An Isentropic Mesoα-Scale Analysis System and Its Sensitivity to Aircraft and Surface Observations

Abstract

An objective analysis scheme for meteorological variables on constant potential temperature surfaces is presented. The analysis uses a form of multivariate statistical interpolation and is designed th retain mesoscale detail in disparate observations including rawinsonde, surface, aircraft, satellite, and wind profiler data while combining them with a forecast background (first guess) field. The wind and mass field analyses are interdependent. The horizontal correlation of forecast error on isentropic surfaces is modeled with an analytical function from statistics collected for this study; the vertical correlation of forecast error is modeled as a function of potential temperature separation.

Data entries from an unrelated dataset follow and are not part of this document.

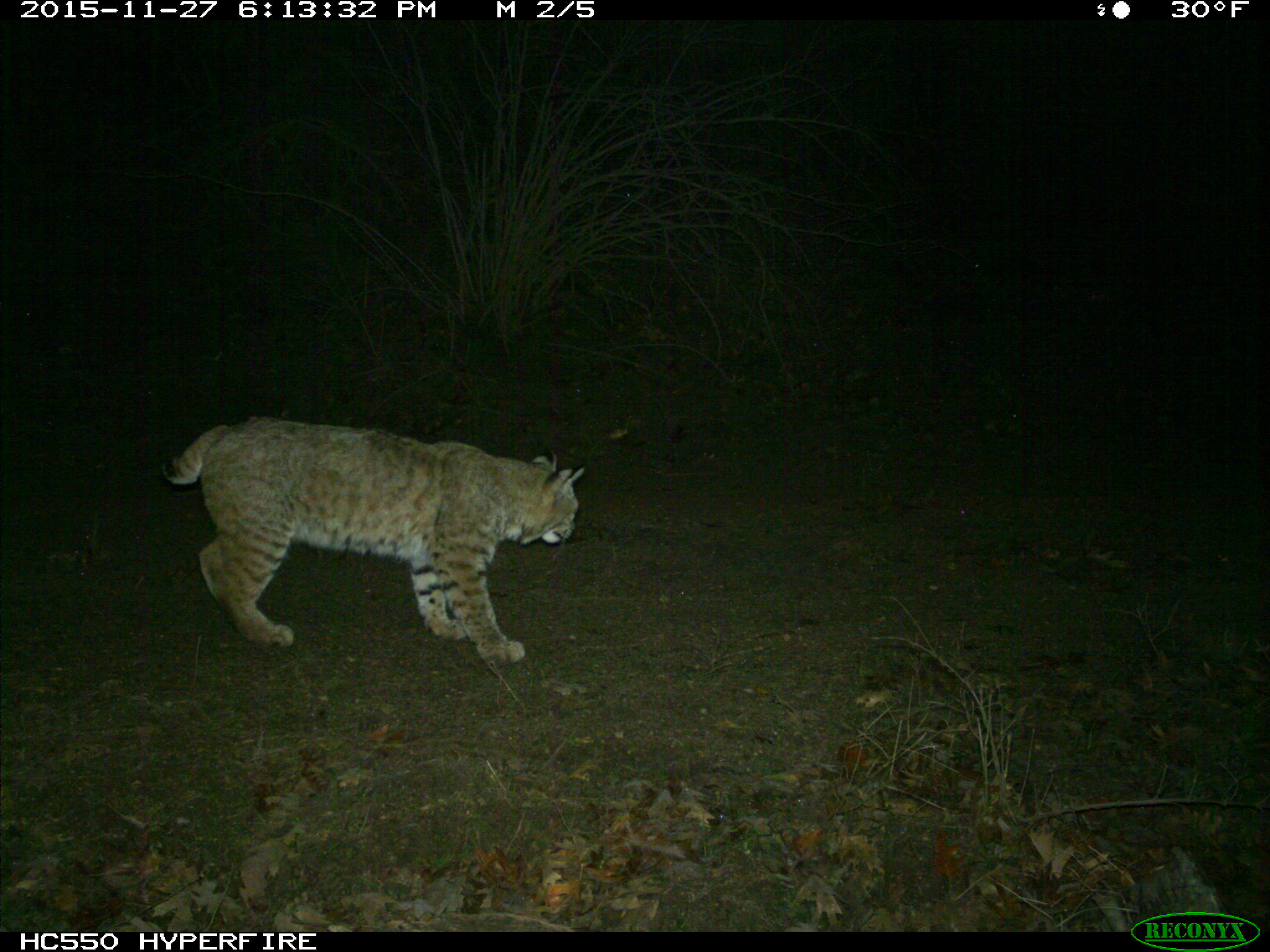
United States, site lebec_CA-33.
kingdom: Animalia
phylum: Chordata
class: Mammalia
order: Carnivora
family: Felidae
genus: Lynx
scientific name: Lynx rufus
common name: bobcat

These correlations determine the weights applied to observed-minus-forecast increments in the analysis. The analysis is two-dimensional except with respect to single-level data where it is three-dimensional. Comparisons of isentropic and isobaric analysts are shown, and examples of the effects of single-level (aircraft and surface) observations on isentropic analyses are presented. Although variable in space and time, these datasets are often of higher density than the rawinsonde network, and they support increased resolution of mesoscale features in the analysis. More importantly, the examples reveal that three-dimensional analysis increment structures, especially in the vicinity of fronts, appear to be more physically reasonable in an isentropic analysis than in an isobaric analysis.